The Philippines Impose the Lockdown of Manila

Philippines, Manila, coronavirus

(Photo: Stock)

The Philippines are the first country in Southeast Asia to totally isolate their capital city in a way similar to what happened a couple of months a go in Wuhan and now in Europe.

With the Philippines recording now over 140 coronavirus cases – including a dozen of deceased, the government decided on Thursday to lockdown Metro Manila with the suspension of any form of transportation to the town and the closure of most public facilities. Mass gatherings, all religious activities and classes from kindergarten to post-graduate studies are suspended until after the state of public emergency is lifted, according to the guidelines.

Several mall chains in Metro Manila announced their temporary closure starting today to help contain the spread of the coronavirus disease. Manila is locked down until April 14, according to the government.

Other provinces are now following to avoid further virus’ contamination.

Since last week-end, 17 local government units (LGUs) in eight provinces have followed suit. Among the LGUs that have imposed community or limited quarantine are the provinces of Antique, Batanes, Bohol, Capiz, Cebu, Iloilo, Oriental Mindoro and Siargao Islands; the cities of Borongan, Davao, Iloilo, Ormoc, Puerto Princesa and Zamboanga; and the municipalities of Coron and El Nido in Palawan and Nasipit in Agusan del Norte.

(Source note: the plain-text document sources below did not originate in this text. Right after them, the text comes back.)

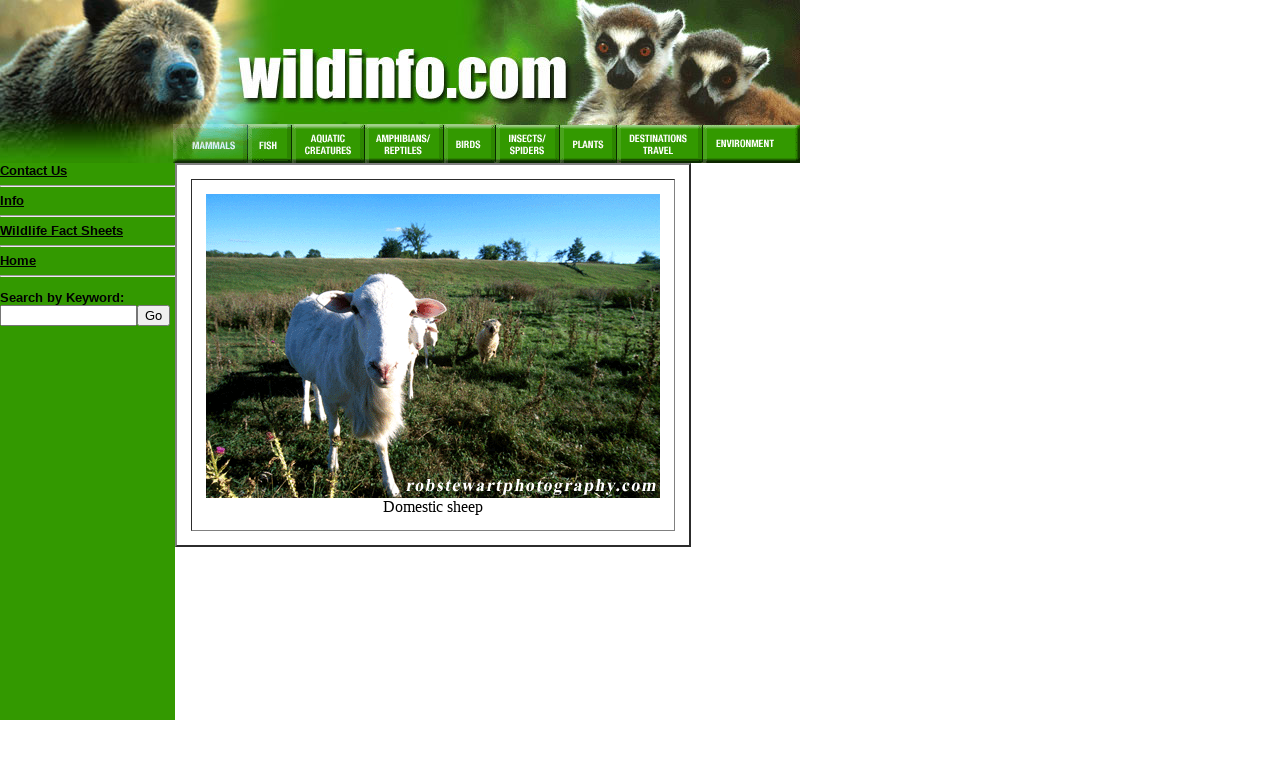

--- FILE ---
content_type: text/html
request_url: http://wildmag.net/photos.asp?i_id=811&f_id=1858
body_size: 4704
content:
<HTML>
<HEAD>
<TITLE>WildMagazine.Ca</TITLE>
<META HTTP-EQUIV="Content-Type" CONTENT="text/html; charset=iso-8859-1">


<SCRIPT Language="JavaScript">
<!--
// Copyright 1999 by Ray Stott - ver 2.0
// OK to use on noncommercial sites as long as copyright is included
// Script is available at http://www.crays.com/jsc


var popWin = null    // use this when referring to pop-up window
var winCount = 0
var winName = "popWin"
function openPopWin(winURL, winWidth, winHeight, winFeatures, winLeft, winTop){
  var d_winLeft = -120  // default, pixels from screen left to window left
  var d_winTop = 120   // default, pixels from screen top to window top
  winName = "popWin" + winCount++ //unique name for each pop-up window
  closePopWin()           // close any previously opened pop-up window

 if (openPopWin.arguments.length >= 4)  // any additional features?
    winFeatures = "," + winFeatures
 else
    winFeatures = ""
 if (openPopWin.arguments.length == 6)  // location specified
    winFeatures += getLocation(winWidth, winHeight, winLeft, winTop)
 else
   winFeatures += getLocation(winWidth, winHeight, d_winLeft, d_winTop)
 popWin = window.open(winURL, winName, "width=" + winWidth
          + ",height=" + winHeight + winFeatures)
  }
function closePopWin(){    // close pop-up window if it is open
  if (navigator.appName != "Microsoft Internet Explorer"
      || parseInt(navigator.appVersion) >=4) //do not close if early IE
    if(popWin != null) if(!popWin.closed) popWin.close()
  }
function getLocation(winWidth, winHeight, winLeft, winTop){
  return ""
  }
//-->
</SCRIPT>

<SCRIPT LANGUAGE="JavaScript">
function popUp(url) {
sealWin=window.open(url,"win",'toolbar=0,location=0,directories=0,status=1,menubar=1,scrollbars=1,resizable=1,width=550,height=500');
self.name = "mainWin"; }
</SCRIPT>




</HEAD>
<BODY onUnload="closePopWin()" topmargin=0 leftmargin=0 link=000000 vlink=000000 alink=000000>


<TABLE WIDTH=800 BORDER=0 CELLPADDING=0 CELLSPACING=0>
  <TR>
	<TD>


	<TABLE WIDTH=800 BORDER=0 CELLPADDING=0 CELLSPACING=0>
		<TR>
			<TD COLSPAN=10>




<IMG SRC="/images/wildinfo.jpg" WIDTH=800 HEIGHT=124></TD>





			</TD>
		</TR>
		<TR>
			<TD>
				<IMG SRC="images/wilmag_02.jpg" WIDTH=173 HEIGHT=39></TD>
			<TD>
				<a href="/categories.asp?c_id=1"><IMG BORDER=0 SRC="images/wilmag_03.gif" WIDTH=75 HEIGHT=39></a></TD>
			<TD>
				<a href="/categories.asp?c_id=3"><IMG  BORDER=0 SRC="images/wilmag_04.gif" WIDTH=44 HEIGHT=39></a></TD>
			<TD>
				<a href="/categories.asp?c_id=6"><IMG BORDER=0 SRC="images/wilmag_05.gif" WIDTH=73 HEIGHT=39></a></TD>
			<TD>
				<a href="/categories.asp?c_id=7"><IMG BORDER=0 SRC="images/wilmag_06.gif" WIDTH=79 HEIGHT=39></a></TD>
			<TD>
				<a href="/categories.asp?c_id=5"><IMG BORDER=0 SRC="images/wilmag_07.gif" WIDTH=52 HEIGHT=39></a></TD>
			<TD>
				<a href="/categories.asp?c_id=4"><IMG  BORDER=0 SRC="images/wilmag_08.gif" WIDTH=64 HEIGHT=39></a></TD>
			<TD>
				<a href="/categories.asp?c_id=20"><IMG BORDER=0 SRC="images/wilmag_09.gif" WIDTH=57 HEIGHT=39></a></TD>
			<TD>
				<a href="/categories.asp?c_id=22"><IMG BORDER=0 SRC="images/wilmag_10.gif" WIDTH=86 HEIGHT=39></a></TD>
			<TD>
				<a href="/categories.asp?c_id=23"><IMG BORDER=0 SRC="images/wilmag_11.gif" WIDTH=97 HEIGHT=39></a></TD>


		</TR>
	</TABLE>




	</TD>
  </TR>

  <TR>
	<TD valign=top >
		<TABLE BORDER=0 CELLPADDING=0 CELLSPACING=0>
		<tr>
			<TD valign=top width=175 BGCOLOR="339900" HEIGHT=650>
			<FONT SIZE=2 FACE="tahoma, ms sans serif, verdana, arial"><b>
			<a href="/signin.asp">Contact Us</a><hr>
			<a href="/info.asp">Info</a> <hr>
			<a href="/facts.asp">Wildlife Fact Sheets<hr></a>
			<a href="/">Home</a><hr>

<p>
			<form action=key_search.asp method=post>
			<FONT SIZE="2" FACE="tahoma, ms sans serif, verdana, arial">
			Search by Keyword: <input type=text name=key size=15><input type=submit name=action value="Go">
			</form>

			<p>

<!--<A HREF="javascript:popUp('https://servicecenter.verisign.com/cgi-bin/Xquery.exe?Template=authCertByIssuer&remote_host=https://digitalid.soltrus.com/secureServerFr/cgi-bin/haydn.exe&form_file=../fdf/authCertByIssuer.fdf&issuerSerial=d4b584eaf29cb086ff7a41e7f3971d55')">
<IMG SRC="/images/soltrus_seal_white.gif" BORDER="0"></A>-->


			</TD>

			<TD valign=TOP BGCOLOR="ffffff">
<table border=2 cellpadding=14 cellspacing=14><TR><TD align=middle valign=center bgcolor="ffffff" class="blackfont"><img SRC="/images/lowres/M1447low.gif" border=0><br>Domestic sheep<P>			</TD>	   </TR>	   </TABLE>	 </TD>  </TR></TABLE></BODY></HTML>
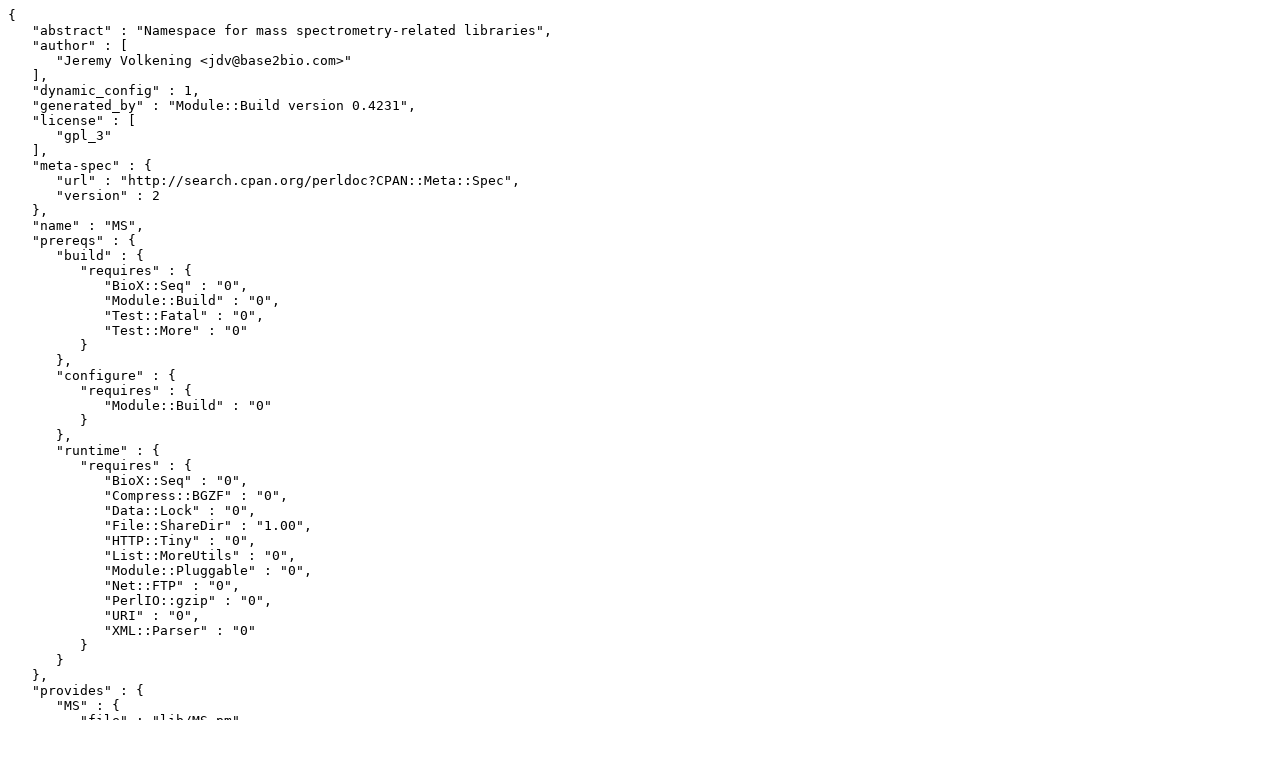

--- FILE ---
content_type: text/plain; charset=utf-8
request_url: https://mirrors.sjtug.sjtu.edu.cn/cpan/modules/by-authors/id/V/VO/VOLKENING/MS-0.207002.meta
body_size: 932
content:
{
   "abstract" : "Namespace for mass spectrometry-related libraries",
   "author" : [
      "Jeremy Volkening <jdv@base2bio.com>"
   ],
   "dynamic_config" : 1,
   "generated_by" : "Module::Build version 0.4231",
   "license" : [
      "gpl_3"
   ],
   "meta-spec" : {
      "url" : "http://search.cpan.org/perldoc?CPAN::Meta::Spec",
      "version" : 2
   },
   "name" : "MS",
   "prereqs" : {
      "build" : {
         "requires" : {
            "BioX::Seq" : "0",
            "Module::Build" : "0",
            "Test::Fatal" : "0",
            "Test::More" : "0"
         }
      },
      "configure" : {
         "requires" : {
            "Module::Build" : "0"
         }
      },
      "runtime" : {
         "requires" : {
            "BioX::Seq" : "0",
            "Compress::BGZF" : "0",
            "Data::Lock" : "0",
            "File::ShareDir" : "1.00",
            "HTTP::Tiny" : "0",
            "List::MoreUtils" : "0",
            "Module::Pluggable" : "0",
            "Net::FTP" : "0",
            "PerlIO::gzip" : "0",
            "URI" : "0",
            "XML::Parser" : "0"
         }
      }
   },
   "provides" : {
      "MS" : {
         "file" : "lib/MS.pm",
         "version" : "0.207002"
      },
      "MS::CV" : {
         "file" : "lib/MS/CV.pm"
      },
      "MS::Mass" : {
         "file" : "lib/MS/Mass.pm"
      },
      "MS::PepInfo" : {
         "file" : "lib/MS/PepInfo.pm"
      },
      "MS::Peptide" : {
         "file" : "lib/MS/Peptide.pm"
      },
      "MS::Protein" : {
         "file" : "lib/MS/Protein.pm"
      },
      "MS::Reader" : {
         "file" : "lib/MS/Reader.pm"
      },
      "MS::Reader::ImzML" : {
         "file" : "lib/MS/Reader/ImzML.pm"
      },
      "MS::Reader::ImzML::Spectrum" : {
         "file" : "lib/MS/Reader/ImzML/Spectrum.pm"
      },
      "MS::Reader::MGF" : {
         "file" : "lib/MS/Reader/MGF.pm"
      },
      "MS::Reader::MGF::Spectrum" : {
         "file" : "lib/MS/Reader/MGF/Spectrum.pm"
      },
      "MS::Reader::MSn" : {
         "file" : "lib/MS/Reader/MSn.pm"
      },
      "MS::Reader::MSn::Spectrum" : {
         "file" : "lib/MS/Reader/MSn/Spectrum.pm"
      },
      "MS::Reader::MzIdentML" : {
         "file" : "lib/MS/Reader/MzIdentML.pm"
      },
      "MS::Reader::MzIdentML::DBSequence" : {
         "file" : "lib/MS/Reader/MzIdentML/DBSequence.pm"
      },
      "MS::Reader::MzIdentML::Peptide" : {
         "file" : "lib/MS/Reader/MzIdentML/Peptide.pm"
      },
      "MS::Reader::MzIdentML::PeptideEvidence" : {
         "file" : "lib/MS/Reader/MzIdentML/PeptideEvidence.pm"
      },
      "MS::Reader::MzIdentML::ProteinAmbiguityGroup" : {
         "file" : "lib/MS/Reader/MzIdentML/ProteinAmbiguityGroup.pm"
      },
      "MS::Reader::MzIdentML::SequenceItem" : {
         "file" : "lib/MS/Reader/MzIdentML/SequenceItem.pm"
      },
      "MS::Reader::MzIdentML::SpectrumIdentificationResult" : {
         "file" : "lib/MS/Reader/MzIdentML/SpectrumIdentificationResult.pm"
      },
      "MS::Reader::MzML" : {
         "file" : "lib/MS/Reader/MzML.pm"
      },
      "MS::Reader::MzML::Chromatogram" : {
         "file" : "lib/MS/Reader/MzML/Chromatogram.pm"
      },
      "MS::Reader::MzML::Record" : {
         "file" : "lib/MS/Reader/MzML/Record.pm"
      },
      "MS::Reader::MzML::Spectrum" : {
         "file" : "lib/MS/Reader/MzML/Spectrum.pm"
      },
      "MS::Reader::MzQuantML" : {
         "file" : "lib/MS/Reader/MzQuantML.pm"
      },
      "MS::Reader::MzXML" : {
         "file" : "lib/MS/Reader/MzXML.pm"
      },
      "MS::Reader::MzXML::Spectrum" : {
         "file" : "lib/MS/Reader/MzXML/Spectrum.pm"
      },
      "MS::Reader::PepXML" : {
         "file" : "lib/MS/Reader/PepXML.pm"
      },
      "MS::Reader::PepXML::Result" : {
         "file" : "lib/MS/Reader/PepXML/Result.pm"
      },
      "MS::Reader::ProtXML" : {
         "file" : "lib/MS/Reader/ProtXML.pm"
      },
      "MS::Reader::ProtXML::Group" : {
         "file" : "lib/MS/Reader/ProtXML/Group.pm"
      },
      "MS::Reader::XML" : {
         "file" : "lib/MS/Reader/XML.pm"
      },
      "MS::Reader::XML::CV" : {
         "file" : "lib/MS/Reader/XML/CV.pm"
      },
      "MS::Reader::XML::Record" : {
         "file" : "lib/MS/Reader/XML/Record.pm"
      },
      "MS::Reader::XML::Record::CV" : {
         "file" : "lib/MS/Reader/XML/Record/CV.pm"
      },
      "MS::Search::DB" : {
         "file" : "lib/MS/Search/DB.pm"
      },
      "MS::Search::DB::Source::uniprot" : {
         "file" : "lib/MS/Search/DB/Source/uniprot.pm"
      },
      "MS::Spectrum" : {
         "file" : "lib/MS/Spectrum.pm"
      }
   },
   "release_status" : "stable",
   "resources" : {
      "license" : [
         "http://www.gnu.org/licenses/gpl-3.0.txt"
      ],
      "repository" : {
         "url" : "https://github.com/jvolkening/p5-MS"
      }
   },
   "version" : "0.207002",
   "x_serialization_backend" : "JSON::PP version 4.06"
}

“The (infection) growth is exponential,” Interior Secretary Eduardo Año told local reporters in a Viber message yesterday, as he warned that at least 10,000 people would be affected if COVID-19 is not contained. Strict controls will be implemented with the government even threatening to arrest people who would not follow the rules.

Tourism will be strongly impacted. Even prior to the lockdown of Manila and the end of domestic travel to the capital, the government estimated that the Philippines would lose already PHP46 billion (US$960 million) between January and April as hotel occupancy was already down by 30% to 50% in February. The hope of cushioning collapsing international tourist arrivals with the promotion of domestic travel is now fading away in regard to the newly implemented quarantine measures.